No, I'm saying that the velocities reqired for the time dilations that you claim are (1) utter absurdities and (2) useless.
Still think the speed of inflation is absurd?
Many cosmologist believe that inflation ended around 10^-36 seconds after the Big Bang.
Is this the absurd speed you were talking about? Is this not scientific?
Paleophyte Wrote:
Quote:Rest frames are important when determining age. I provided mathematical evidence within the laws of science to show how important it is for proving/disproving a 6 day creation & it is the main point of my argument.

Very well, you claim to have already done the math but to date all that I've seen is a badly constructed d=vt equation that failed to take into account any frames of reference. Not only have you not done the math, you have not done the reasoning.
Kindly show your work.
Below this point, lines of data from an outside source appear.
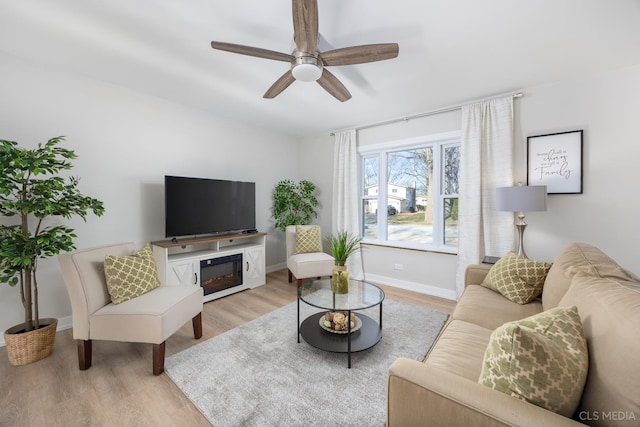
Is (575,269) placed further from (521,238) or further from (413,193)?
(413,193)

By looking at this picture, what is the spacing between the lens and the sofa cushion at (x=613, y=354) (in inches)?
28.2

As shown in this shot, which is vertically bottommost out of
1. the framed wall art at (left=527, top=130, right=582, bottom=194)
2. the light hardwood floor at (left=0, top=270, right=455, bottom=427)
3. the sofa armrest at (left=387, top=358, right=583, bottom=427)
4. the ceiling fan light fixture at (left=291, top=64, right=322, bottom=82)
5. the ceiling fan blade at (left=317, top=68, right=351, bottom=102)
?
the light hardwood floor at (left=0, top=270, right=455, bottom=427)

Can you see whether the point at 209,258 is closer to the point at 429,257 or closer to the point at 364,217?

I want to see these plausible relativistic reference frames that make the universe appear to be six days old.
Then I will repeat the equation for you one more time breaking it down very slowly.
Assuming this equation meets all your construction requirements & you agree that science doesn't think the velocity of inflation is absurd:
Would the equation be enough to convince you that a 6 day creation is possible given the present state of the universe?

Edit:
I will place the equation in a subsequent post but for now this is what I am attempting to show:
1. Big Bang inflation covers event start to event observable @ 10^-36 seconds
2. It has to slow down below the SOL or we wouldn't be experiencing time right now.

This is where the debate begins:
3a It can go from SOL to the oldest known speed & then we start observing significant time from there
Or
3b It can go from SOL to 6 day creation velocity over a period of 6 days & then we start observing insignicant time from there

This is what the equation will show:
3a will have an observable universe starting velocity exactly what we experience today.
3b will have an observable universe starting velocity at the "absurd" yet scientific speed of a 6 day creation.

This will be the outcomes of the test:
3a results will prove that the age is exactly as we claim it to be
3b results will prove that the age is exactly 6 days + a microsecond old.